It’s rare for a British firm to take over an globally famous American brand. Usually, the deals seem to swing the other way with US firms buying up the UK’s famous names, such as Cadbury during 2009.
However, Daily Mail and General Trust (LSE: DMGT) is considering throwing its hat in the ring to bid for Yahoo! (NASDAQ: YHOO.US) the internet giant.
Against the ropes
Such a deal is only possible because Yahoo is struggling to hold its own in the shadow of its lofty American peers such as Facebook and Google. The name Yahoo may be familiar to many but poor business economics have plagued the firm for years as successive turnaround plans have failed to revitalise operations.

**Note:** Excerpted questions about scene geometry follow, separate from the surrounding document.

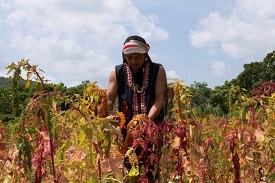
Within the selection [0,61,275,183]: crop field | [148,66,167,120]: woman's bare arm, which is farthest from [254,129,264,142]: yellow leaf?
[148,66,167,120]: woman's bare arm

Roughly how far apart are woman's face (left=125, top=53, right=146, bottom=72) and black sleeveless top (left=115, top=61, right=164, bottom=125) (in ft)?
0.21

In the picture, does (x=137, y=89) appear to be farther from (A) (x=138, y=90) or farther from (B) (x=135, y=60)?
(B) (x=135, y=60)

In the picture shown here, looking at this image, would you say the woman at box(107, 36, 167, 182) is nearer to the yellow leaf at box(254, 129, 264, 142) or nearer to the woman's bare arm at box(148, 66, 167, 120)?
the woman's bare arm at box(148, 66, 167, 120)

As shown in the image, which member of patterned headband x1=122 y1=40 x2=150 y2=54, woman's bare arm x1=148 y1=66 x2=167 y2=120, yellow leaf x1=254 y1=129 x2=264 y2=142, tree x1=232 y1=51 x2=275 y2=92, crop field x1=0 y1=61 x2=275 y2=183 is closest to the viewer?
crop field x1=0 y1=61 x2=275 y2=183

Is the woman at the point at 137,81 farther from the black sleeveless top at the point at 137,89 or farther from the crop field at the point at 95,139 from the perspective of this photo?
the crop field at the point at 95,139

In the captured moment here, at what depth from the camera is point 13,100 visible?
1.35m

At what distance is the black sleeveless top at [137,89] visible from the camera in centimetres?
277

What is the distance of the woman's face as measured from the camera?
8.97 ft

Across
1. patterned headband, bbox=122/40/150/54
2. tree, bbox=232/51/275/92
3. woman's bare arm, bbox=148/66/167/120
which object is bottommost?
woman's bare arm, bbox=148/66/167/120

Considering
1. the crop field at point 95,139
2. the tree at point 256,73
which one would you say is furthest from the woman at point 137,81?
the tree at point 256,73

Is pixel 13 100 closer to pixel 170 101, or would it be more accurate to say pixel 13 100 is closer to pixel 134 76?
pixel 170 101

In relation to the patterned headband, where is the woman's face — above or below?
below

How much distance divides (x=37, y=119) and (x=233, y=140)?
0.93 meters

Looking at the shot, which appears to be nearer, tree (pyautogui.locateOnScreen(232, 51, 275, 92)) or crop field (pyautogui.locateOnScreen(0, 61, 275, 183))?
crop field (pyautogui.locateOnScreen(0, 61, 275, 183))
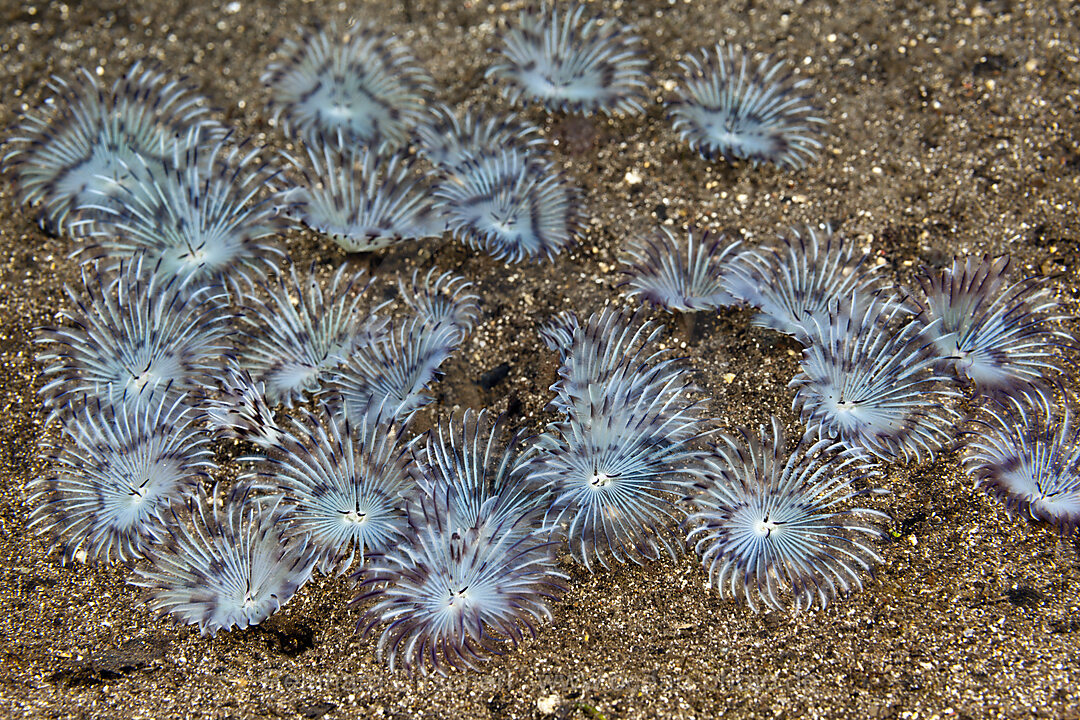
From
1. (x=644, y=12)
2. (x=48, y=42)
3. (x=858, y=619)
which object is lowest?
(x=858, y=619)

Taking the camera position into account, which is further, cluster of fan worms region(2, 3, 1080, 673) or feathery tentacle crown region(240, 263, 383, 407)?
feathery tentacle crown region(240, 263, 383, 407)

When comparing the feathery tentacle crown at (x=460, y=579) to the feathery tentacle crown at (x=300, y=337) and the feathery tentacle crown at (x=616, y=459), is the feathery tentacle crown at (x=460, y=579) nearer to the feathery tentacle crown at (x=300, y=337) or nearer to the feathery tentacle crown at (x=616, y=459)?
the feathery tentacle crown at (x=616, y=459)

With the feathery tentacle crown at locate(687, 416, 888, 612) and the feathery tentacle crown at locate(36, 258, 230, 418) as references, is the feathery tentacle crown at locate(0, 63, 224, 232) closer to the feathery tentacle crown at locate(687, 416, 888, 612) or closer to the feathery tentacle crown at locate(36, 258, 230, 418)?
the feathery tentacle crown at locate(36, 258, 230, 418)

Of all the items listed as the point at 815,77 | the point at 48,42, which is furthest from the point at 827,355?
the point at 48,42

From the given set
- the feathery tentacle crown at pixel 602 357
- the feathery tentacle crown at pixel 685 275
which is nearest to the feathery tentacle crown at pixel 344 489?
the feathery tentacle crown at pixel 602 357

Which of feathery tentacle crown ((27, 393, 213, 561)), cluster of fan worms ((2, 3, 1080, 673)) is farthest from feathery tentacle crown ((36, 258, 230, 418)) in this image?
feathery tentacle crown ((27, 393, 213, 561))

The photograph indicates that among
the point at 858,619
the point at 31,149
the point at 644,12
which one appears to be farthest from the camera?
the point at 644,12

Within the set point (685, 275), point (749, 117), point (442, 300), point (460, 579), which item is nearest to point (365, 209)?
point (442, 300)

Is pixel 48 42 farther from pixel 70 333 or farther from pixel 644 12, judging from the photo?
pixel 644 12
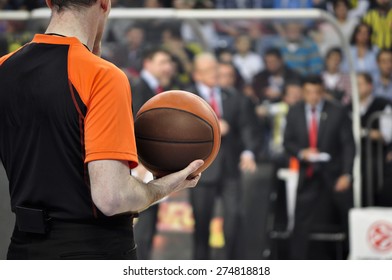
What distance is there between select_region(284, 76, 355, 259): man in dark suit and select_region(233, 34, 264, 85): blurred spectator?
52cm

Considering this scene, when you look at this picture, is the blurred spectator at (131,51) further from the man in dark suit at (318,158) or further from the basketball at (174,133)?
the basketball at (174,133)

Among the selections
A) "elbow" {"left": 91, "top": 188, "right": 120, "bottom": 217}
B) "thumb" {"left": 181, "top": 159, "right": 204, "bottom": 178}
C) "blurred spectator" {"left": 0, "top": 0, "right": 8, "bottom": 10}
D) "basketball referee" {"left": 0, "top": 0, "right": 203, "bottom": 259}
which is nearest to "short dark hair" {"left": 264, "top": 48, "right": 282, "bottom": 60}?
"blurred spectator" {"left": 0, "top": 0, "right": 8, "bottom": 10}

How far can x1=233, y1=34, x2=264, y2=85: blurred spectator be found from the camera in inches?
306

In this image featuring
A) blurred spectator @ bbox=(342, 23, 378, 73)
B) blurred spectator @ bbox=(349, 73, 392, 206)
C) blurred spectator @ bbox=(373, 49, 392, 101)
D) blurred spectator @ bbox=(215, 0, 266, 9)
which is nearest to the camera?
blurred spectator @ bbox=(349, 73, 392, 206)

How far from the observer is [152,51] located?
7492 millimetres

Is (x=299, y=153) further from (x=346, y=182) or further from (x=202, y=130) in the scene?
(x=202, y=130)

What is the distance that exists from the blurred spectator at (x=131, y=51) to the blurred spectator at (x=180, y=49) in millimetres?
236

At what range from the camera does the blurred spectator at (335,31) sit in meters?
7.88

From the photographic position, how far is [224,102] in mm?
7535

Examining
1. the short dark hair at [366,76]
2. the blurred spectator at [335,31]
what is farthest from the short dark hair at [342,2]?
the short dark hair at [366,76]

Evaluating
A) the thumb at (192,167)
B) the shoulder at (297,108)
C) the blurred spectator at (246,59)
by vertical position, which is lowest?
the shoulder at (297,108)

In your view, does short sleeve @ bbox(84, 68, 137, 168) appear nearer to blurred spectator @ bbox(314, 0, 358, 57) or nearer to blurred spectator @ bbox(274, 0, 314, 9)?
blurred spectator @ bbox(314, 0, 358, 57)

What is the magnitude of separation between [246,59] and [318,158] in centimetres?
→ 123

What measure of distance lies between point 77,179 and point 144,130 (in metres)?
0.41
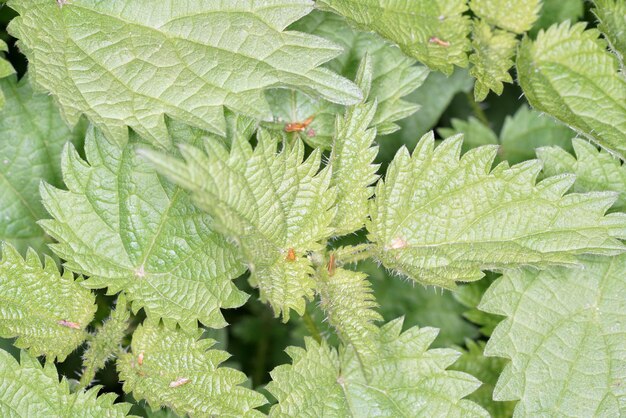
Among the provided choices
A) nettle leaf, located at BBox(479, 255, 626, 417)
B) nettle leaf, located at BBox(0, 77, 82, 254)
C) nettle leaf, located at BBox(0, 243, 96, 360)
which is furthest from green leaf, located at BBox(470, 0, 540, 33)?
nettle leaf, located at BBox(0, 243, 96, 360)

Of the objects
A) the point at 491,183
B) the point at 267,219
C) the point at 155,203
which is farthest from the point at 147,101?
the point at 491,183

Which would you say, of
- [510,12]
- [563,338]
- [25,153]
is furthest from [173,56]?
[563,338]

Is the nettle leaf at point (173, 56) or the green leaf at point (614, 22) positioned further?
the green leaf at point (614, 22)

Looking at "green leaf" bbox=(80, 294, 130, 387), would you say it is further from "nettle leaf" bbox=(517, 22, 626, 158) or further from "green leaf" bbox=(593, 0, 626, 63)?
"green leaf" bbox=(593, 0, 626, 63)

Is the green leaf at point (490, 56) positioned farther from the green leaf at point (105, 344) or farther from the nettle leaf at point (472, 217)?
the green leaf at point (105, 344)

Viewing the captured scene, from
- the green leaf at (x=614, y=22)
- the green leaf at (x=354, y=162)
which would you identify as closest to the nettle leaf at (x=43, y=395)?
the green leaf at (x=354, y=162)
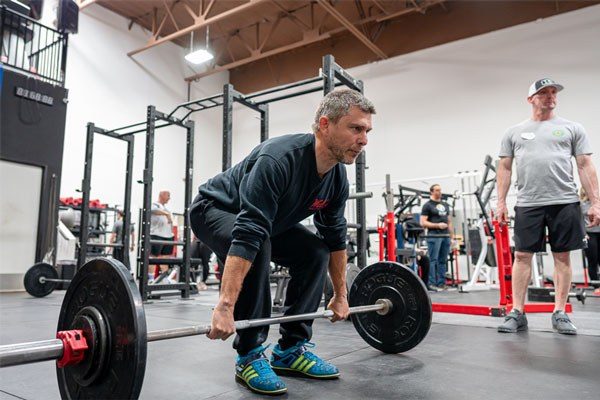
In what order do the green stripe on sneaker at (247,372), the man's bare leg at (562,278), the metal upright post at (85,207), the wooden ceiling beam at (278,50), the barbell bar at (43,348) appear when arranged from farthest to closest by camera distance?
the wooden ceiling beam at (278,50) → the metal upright post at (85,207) → the man's bare leg at (562,278) → the green stripe on sneaker at (247,372) → the barbell bar at (43,348)

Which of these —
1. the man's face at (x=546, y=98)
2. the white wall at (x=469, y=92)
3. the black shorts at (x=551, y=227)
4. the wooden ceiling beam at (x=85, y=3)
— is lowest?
the black shorts at (x=551, y=227)

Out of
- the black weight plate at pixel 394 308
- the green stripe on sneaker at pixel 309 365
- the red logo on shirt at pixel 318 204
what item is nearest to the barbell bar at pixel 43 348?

Yahoo’s sales fell by 50% over the last 10 years and earlier in the year the company announced plans to axe 15% of its workforce. With the shares down around 30% since the end of 2014, Yahoo is under pressure from activist shareholders to turn itself around and some have even demanded replacement of the entire board of directors.
With the firm against the ropes, there’s no wonder that it has decided to put itself out of its own misery by going to the market. Yahoo has set a deadline of 18 April for interested parties to submit their offers.
David and Goliath
Is there any value left in the Yahoo brand now? Daily Mail And General Trust must think so. A spokesman for the firm said the owner of the Daily Mail newspaper is in early stage talks with private equity firms and potential bidders about an offer for the troubled internet company.
There’s no certainty that a deal will proceed and Daily Mail can’t do it on its own — the firm’s pockets aren’t deep enough. At today’s share price of 698p, Daily Mail’s market capitalisation is £2.34bn. That compares to Yahoo with its $36 share price and a market capitalisation of $34bn (£24bn) — something of a David and Goliath situation that suggests Daily Mail’s ownership of Yahoo will be fractional if a deal goes through.
However, Daily Mail has weight to bring to the table. The firm cites the success of DailyMail.com and Elite Daily as justification for its place in any bidding team that may be assembled.
Extracting value from a deal
The Wall Street Journal, citing people familiar with the matter, speculates that the potential bid could be organised such that a private-equity partner acquires Yahoo’s core web business with the Daily Mail taking over news and media properties or merging them with its existing Mail online operations.
Yahoo’s media assets include Yahoo News, Yahoo Finance, Yahoo Sports and several digital magazines, which look like an attractive prize. However, Daily Mail won’t hold all the power at the negotiating table as Time Inc is also reported to be mulling a bid with another private equity firm. Perhaps there’s decent value left in the Yahoo brand after all. We can only speculate what that might do for Daily Mail’s fortunes if a deal goes through.